TEXT SECTION –
SOTA Agent
Goal
Turn a vague "beat the benchmark" request into a disciplined campaign:
- - fixed target metric and split
- explicit literature and leaderboard snapshot
- bounded reproduction plan
- explicit browser, notebook, or VM execution lane
- GUI evidence when notebook or browser state matters
- ablations that answer one question at a time
- promotion only when the claim survives review
This skill is the frontier-planning and candidate-selection layer.
For browser evidence, VM execution, and promotion artifacts, pair it with
data-science-cv-repro-lab instead of letting the campaign drift into ad hoc runs.
Use This Skill When
- - the user wants a CV or DS system pushed toward state-of-the-art results
- the task involves reproducing or surpassing recent papers
- the workflow needs paper triage, leaderboard tracking, or claim review
- the workflow includes OpenClaw, Colab, Kaggle, browser-only notebook actions, or GUI-heavy pages
- the user needs experiment management across browser research, notebooks, local runs, and long GPU jobs
- the user wants GPU VM or notebook watchdog logic, artifact pulls, or browser evidence for a SOTA candidate
- the question is whether a candidate is a real SOTA step or only noise, leakage, or benchmark overfitting
If the campaign includes serious execution or release review, use this skill to choose and rank candidates,
then use data-science-cv-repro-lab as the execution lane.
Quick Start
- 1. Freeze the claim target before touching recipes.
- Name the task, dataset, metric, split, and target score.
- Name the current trusted baseline.
- Name the claim threshold for "match", "beat", or "not enough".
- 2. Initialize the campaign records immediately.
- Use
python3 {baseDir}/scripts/init_sota_campaign.py --root <dir> --campaign-id <id> --title <title>.
- Use
python3 {baseDir}/scripts/init_sota_leaderboard_snapshot.py --out <json> --task <task> --dataset <dataset> --metric <metric> --split <split>.

GIVEN DATA –
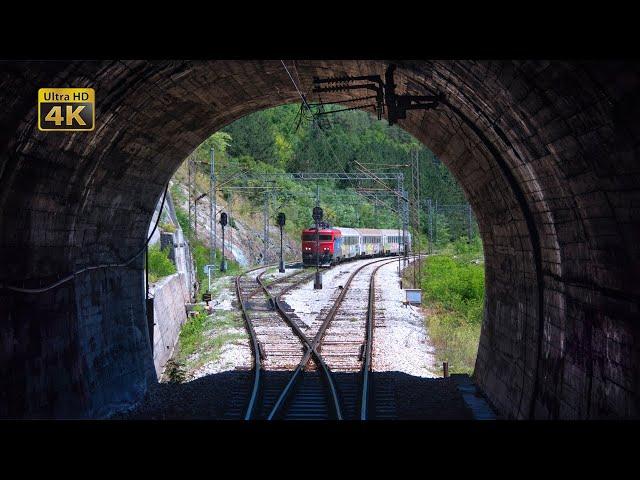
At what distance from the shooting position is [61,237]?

GIVEN INSTRUCTION 1 – Extract the part of the SOTA Agent page starting at "- Name the task, dataset, metric, split, and" and ending at "<metric> --split <split>.".
GIVEN INSTRUCTION 2 – On the SOTA Agent page, which skill is named as the execution lane when a campaign includes serious execution or release review?
The material has nothing to do with the SOTA Agent page.

FINAL ANSWER 1 –
- Name the task, dataset, metric, split, and target score.
- Name the current trusted baseline.
- Name the claim threshold for "match", "beat", or "not enough".
- 2. Initialize the campaign records immediately.
- Use
python3 {baseDir}/scripts/init_sota_campaign.py --root <dir> --campaign-id <id> --title <title>.
- Use
python3 {baseDir}/scripts/init_sota_leaderboard_snapshot.py --out <json> --task <task> --dataset <dataset> --metric <metric> --split <split>.

FINAL ANSWER 2 – data-science-cv-repro-lab